» **WORK TO DO**: Copy out the entries below with every "camera" changed to "viewer", leaving everything else unchanged.

Start of EXCERPTED DATA

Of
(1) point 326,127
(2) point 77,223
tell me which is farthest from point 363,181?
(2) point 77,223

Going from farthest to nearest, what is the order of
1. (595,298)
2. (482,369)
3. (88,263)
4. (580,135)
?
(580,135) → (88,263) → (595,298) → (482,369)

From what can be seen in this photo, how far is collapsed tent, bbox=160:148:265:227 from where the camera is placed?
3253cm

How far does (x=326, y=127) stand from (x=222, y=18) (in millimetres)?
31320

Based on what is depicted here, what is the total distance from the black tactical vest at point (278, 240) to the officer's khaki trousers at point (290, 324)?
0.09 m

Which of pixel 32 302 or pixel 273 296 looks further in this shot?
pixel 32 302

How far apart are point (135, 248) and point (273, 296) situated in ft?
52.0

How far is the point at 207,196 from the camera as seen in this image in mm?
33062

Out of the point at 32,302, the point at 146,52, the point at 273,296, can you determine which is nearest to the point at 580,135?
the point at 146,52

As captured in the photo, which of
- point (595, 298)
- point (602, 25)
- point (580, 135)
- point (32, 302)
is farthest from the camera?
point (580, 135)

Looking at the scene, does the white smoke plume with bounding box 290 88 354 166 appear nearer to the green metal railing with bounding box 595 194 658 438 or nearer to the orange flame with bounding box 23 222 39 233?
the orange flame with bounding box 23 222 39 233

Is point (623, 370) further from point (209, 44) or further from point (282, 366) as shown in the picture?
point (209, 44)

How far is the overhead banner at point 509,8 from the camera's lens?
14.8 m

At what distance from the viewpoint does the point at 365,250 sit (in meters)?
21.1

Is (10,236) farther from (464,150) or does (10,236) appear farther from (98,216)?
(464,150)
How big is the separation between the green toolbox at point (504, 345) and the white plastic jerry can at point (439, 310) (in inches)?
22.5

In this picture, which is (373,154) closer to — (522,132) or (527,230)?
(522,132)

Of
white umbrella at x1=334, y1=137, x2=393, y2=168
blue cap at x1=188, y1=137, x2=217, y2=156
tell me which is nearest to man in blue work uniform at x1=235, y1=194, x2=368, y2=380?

End of EXCERPTED DATA

» **RIGHT ANSWER**:
Of
(1) point 326,127
(2) point 77,223
tell me which is farthest from point 363,181?
(2) point 77,223

Going from farthest to nearest, what is the order of
1. (595,298)
2. (482,369)
3. (88,263)
4. (580,135)
?
(580,135) → (88,263) → (595,298) → (482,369)

From what can be seen in this photo, how far is collapsed tent, bbox=160:148:265:227 from where the viewer is placed?
3253cm

How far does (x=326, y=127) stand from (x=222, y=18) (in millimetres)?
31320

Based on what is depicted here, what is the total distance from the black tactical vest at point (278, 240) to the officer's khaki trousers at point (290, 324)?
0.09 m

Which of pixel 32 302 or pixel 273 296 looks further in this shot?
pixel 32 302

How far apart are point (135, 248) and point (273, 296) situated in ft?
52.0

How far is the point at 207,196 from the viewer as seen in this image in mm?
33062

Out of the point at 32,302, the point at 146,52, the point at 273,296, can you determine which is nearest to the point at 580,135?
the point at 146,52

As captured in the photo, which of
- point (595, 298)
- point (602, 25)
- point (580, 135)
- point (32, 302)
is farthest from the viewer?
point (580, 135)

Looking at the scene, does the white smoke plume with bounding box 290 88 354 166 appear nearer to the green metal railing with bounding box 595 194 658 438 or nearer to the orange flame with bounding box 23 222 39 233?
the orange flame with bounding box 23 222 39 233

Is point (623, 370) further from point (209, 44) or further from point (282, 366) as shown in the picture?
point (209, 44)

How far is the overhead banner at point 509,8 from the viewer's lens?
14.8 m

At what distance from the viewpoint does the point at 365,250 sit (in meters)?
21.1

Is (10,236) farther from (464,150) or does (10,236) appear farther from (98,216)?
(464,150)
How big is the separation between the green toolbox at point (504, 345) and the white plastic jerry can at point (439, 310) (in inches)?
22.5

In this picture, which is (373,154) closer to — (522,132) or (527,230)?
(522,132)

Of
white umbrella at x1=334, y1=137, x2=393, y2=168
blue cap at x1=188, y1=137, x2=217, y2=156
tell me which is nearest to man in blue work uniform at x1=235, y1=194, x2=368, y2=380?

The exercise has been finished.